**Supplied material:**
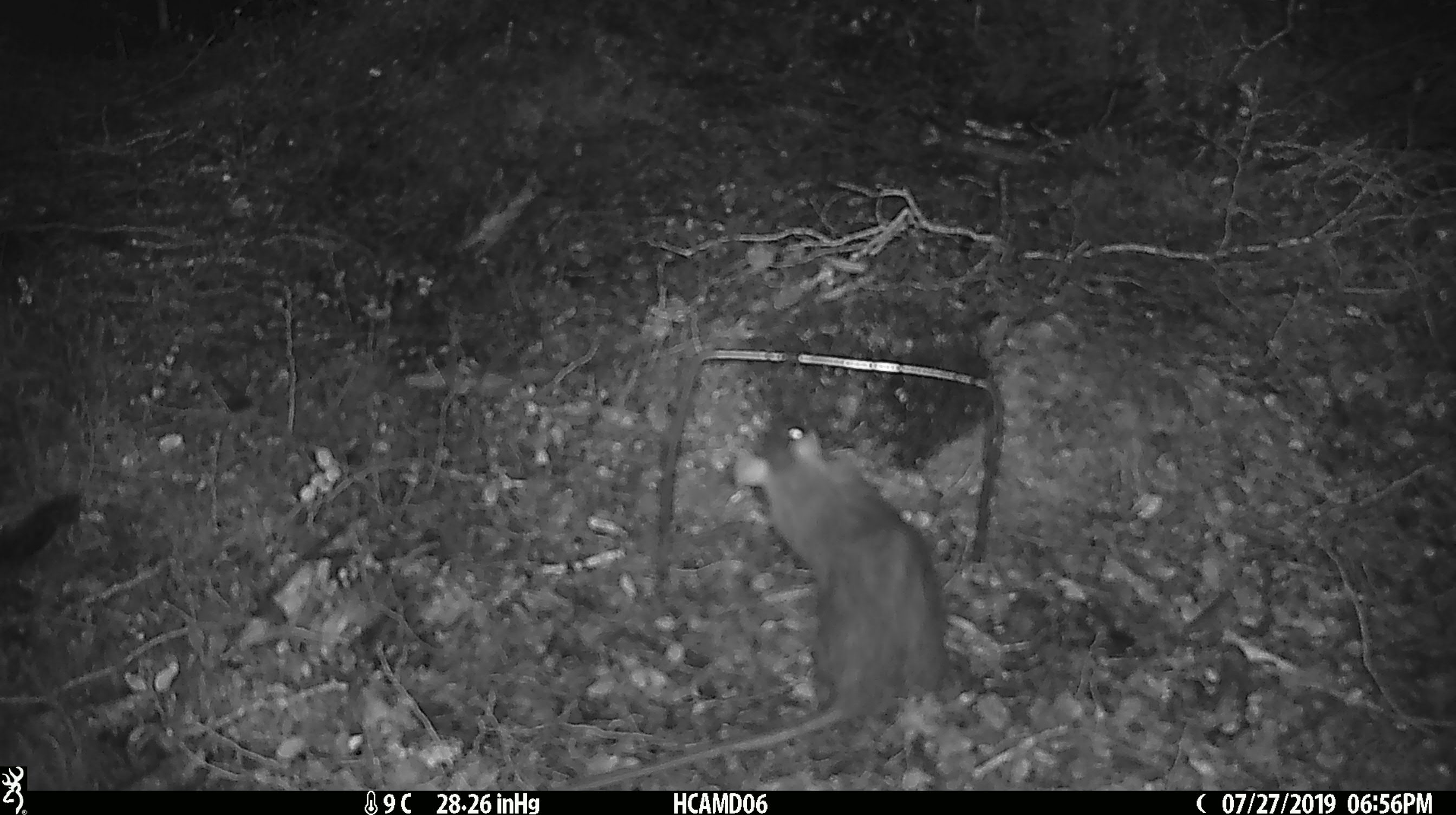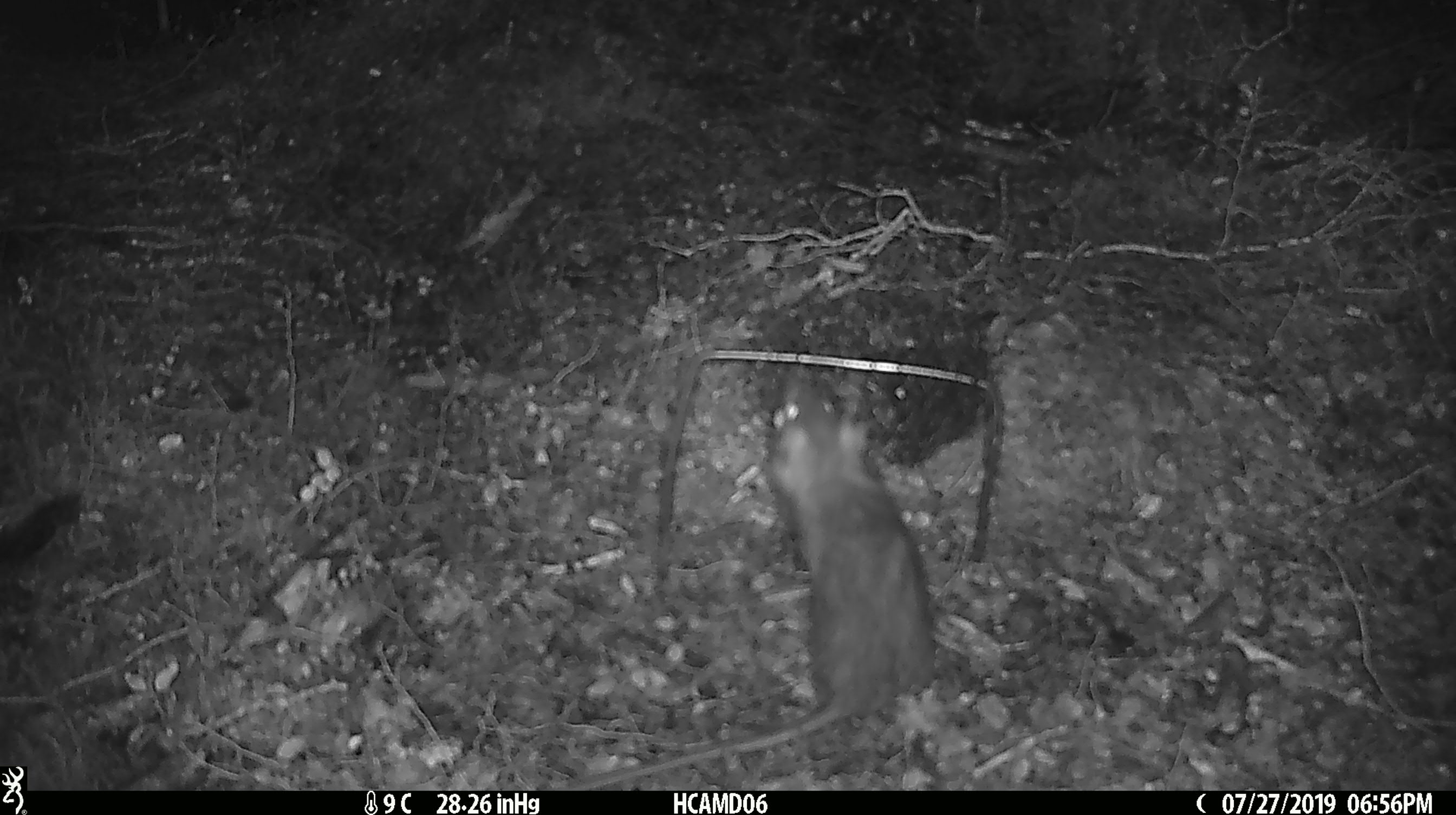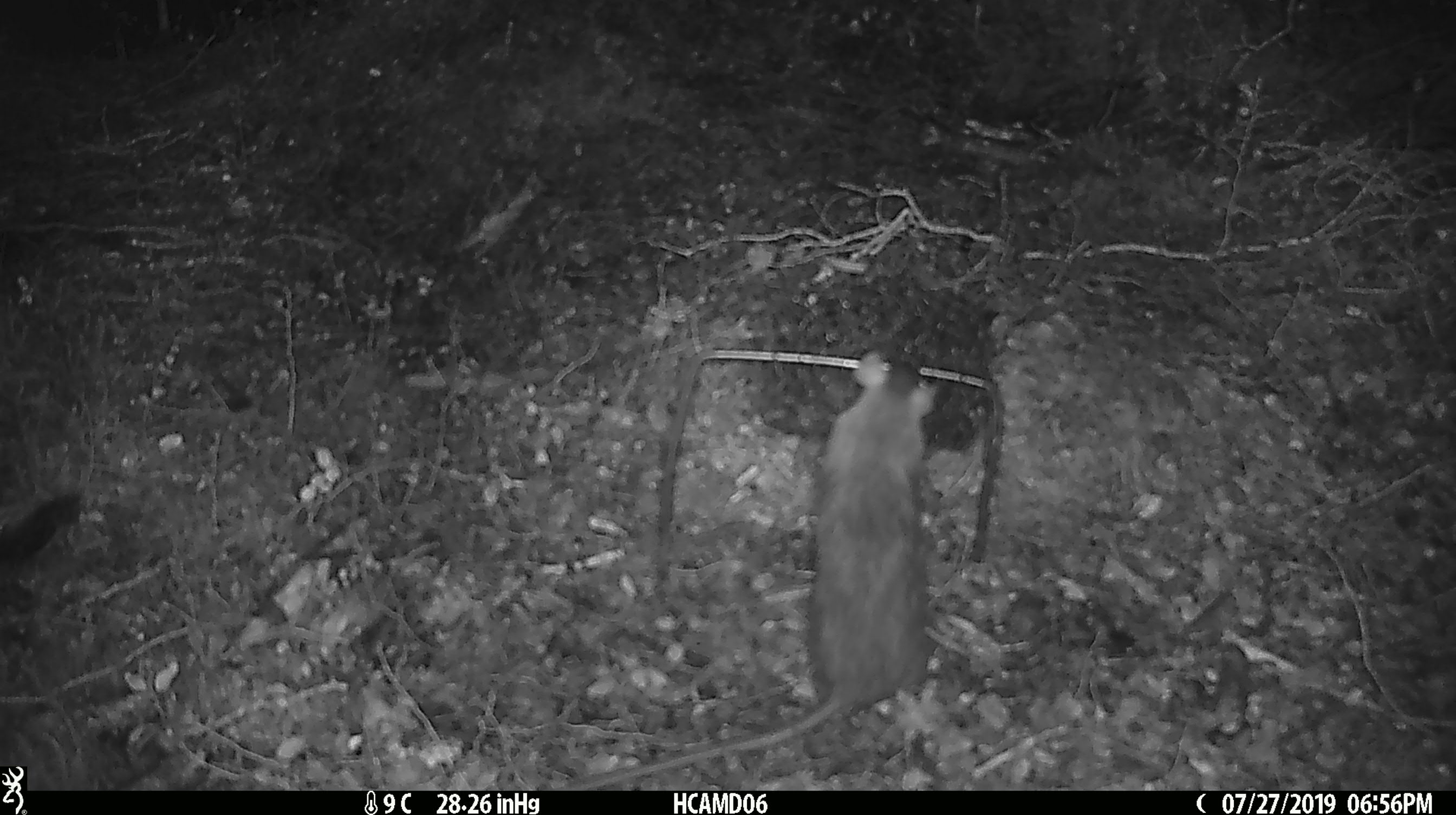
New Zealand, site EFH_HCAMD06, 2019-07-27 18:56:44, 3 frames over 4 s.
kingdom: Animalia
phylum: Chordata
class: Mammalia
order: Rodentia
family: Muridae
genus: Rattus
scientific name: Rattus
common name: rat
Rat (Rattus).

==

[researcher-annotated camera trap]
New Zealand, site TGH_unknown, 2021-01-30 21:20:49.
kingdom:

**Task instructions:**
Your answer should consist of the lines of the listing that contain "Zealand", copied as they stand.

**Final answer:**
New Zealand, site EFH_HCAMD06, 2019-07-27 18:56:44, 3 frames over 4 s.
New Zealand, site TGH_unknown, 2021-01-30 21:20:49.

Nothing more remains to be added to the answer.